__What to work on__. Please find each line in the material below that contains the word "viewer" and copy those lines out in full.
start
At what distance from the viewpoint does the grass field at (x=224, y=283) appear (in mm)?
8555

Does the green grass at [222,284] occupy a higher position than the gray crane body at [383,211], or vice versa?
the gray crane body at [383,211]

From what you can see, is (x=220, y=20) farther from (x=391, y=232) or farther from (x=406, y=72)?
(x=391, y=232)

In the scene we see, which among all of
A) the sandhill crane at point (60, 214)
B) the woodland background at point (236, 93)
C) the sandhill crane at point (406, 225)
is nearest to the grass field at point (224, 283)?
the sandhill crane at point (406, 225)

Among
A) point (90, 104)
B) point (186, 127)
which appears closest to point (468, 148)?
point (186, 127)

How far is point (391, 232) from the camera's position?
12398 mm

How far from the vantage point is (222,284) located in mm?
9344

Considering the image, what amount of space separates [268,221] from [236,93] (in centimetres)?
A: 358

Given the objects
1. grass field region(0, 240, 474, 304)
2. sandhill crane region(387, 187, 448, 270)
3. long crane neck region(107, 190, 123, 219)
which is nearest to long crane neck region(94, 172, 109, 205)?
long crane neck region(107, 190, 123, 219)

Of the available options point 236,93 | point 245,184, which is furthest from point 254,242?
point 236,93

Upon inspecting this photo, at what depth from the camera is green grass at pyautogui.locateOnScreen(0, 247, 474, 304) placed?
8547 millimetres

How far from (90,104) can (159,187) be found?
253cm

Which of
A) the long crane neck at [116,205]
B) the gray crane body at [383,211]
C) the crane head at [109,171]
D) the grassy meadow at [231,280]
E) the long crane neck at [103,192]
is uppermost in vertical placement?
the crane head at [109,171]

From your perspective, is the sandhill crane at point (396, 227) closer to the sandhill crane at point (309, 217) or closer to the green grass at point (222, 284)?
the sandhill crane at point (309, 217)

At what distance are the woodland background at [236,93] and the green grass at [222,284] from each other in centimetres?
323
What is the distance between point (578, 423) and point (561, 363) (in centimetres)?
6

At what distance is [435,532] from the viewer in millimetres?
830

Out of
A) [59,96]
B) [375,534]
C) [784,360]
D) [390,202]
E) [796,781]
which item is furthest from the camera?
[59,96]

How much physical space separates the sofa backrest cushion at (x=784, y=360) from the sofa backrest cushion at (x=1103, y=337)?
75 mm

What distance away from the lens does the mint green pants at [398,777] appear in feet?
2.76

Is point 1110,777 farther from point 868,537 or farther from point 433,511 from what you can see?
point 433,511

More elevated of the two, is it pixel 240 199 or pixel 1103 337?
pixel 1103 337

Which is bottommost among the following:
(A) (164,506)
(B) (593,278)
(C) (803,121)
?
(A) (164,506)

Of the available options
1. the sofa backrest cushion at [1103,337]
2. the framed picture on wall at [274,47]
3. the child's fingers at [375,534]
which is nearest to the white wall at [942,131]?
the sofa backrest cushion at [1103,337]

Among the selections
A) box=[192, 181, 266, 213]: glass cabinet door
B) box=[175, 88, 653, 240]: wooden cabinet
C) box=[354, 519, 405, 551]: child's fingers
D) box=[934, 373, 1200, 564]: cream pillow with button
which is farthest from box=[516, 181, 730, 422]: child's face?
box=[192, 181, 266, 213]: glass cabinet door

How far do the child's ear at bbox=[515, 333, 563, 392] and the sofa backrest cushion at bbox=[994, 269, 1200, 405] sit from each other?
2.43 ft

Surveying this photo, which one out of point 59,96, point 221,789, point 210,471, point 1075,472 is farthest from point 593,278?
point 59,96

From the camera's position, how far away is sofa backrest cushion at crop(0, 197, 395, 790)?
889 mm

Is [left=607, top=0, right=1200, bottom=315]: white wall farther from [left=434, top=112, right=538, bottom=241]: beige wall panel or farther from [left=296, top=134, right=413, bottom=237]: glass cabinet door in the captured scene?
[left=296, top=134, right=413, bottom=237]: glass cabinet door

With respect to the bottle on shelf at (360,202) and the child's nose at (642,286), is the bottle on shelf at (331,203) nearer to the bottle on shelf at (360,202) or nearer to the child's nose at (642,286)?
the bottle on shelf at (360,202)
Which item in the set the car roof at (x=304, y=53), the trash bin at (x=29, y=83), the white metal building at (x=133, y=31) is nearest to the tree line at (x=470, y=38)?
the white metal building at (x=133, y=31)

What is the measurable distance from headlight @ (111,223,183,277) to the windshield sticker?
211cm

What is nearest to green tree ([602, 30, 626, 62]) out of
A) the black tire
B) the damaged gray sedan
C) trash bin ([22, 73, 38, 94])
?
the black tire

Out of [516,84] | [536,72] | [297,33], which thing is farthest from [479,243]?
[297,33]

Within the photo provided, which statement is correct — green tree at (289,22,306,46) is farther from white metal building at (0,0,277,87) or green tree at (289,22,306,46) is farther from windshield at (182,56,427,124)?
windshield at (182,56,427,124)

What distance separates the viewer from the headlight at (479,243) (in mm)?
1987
end
__Full output__.
At what distance is [435,532] from the viewer in millimetres?
What distance separates the viewer from the headlight at (479,243) (in mm)?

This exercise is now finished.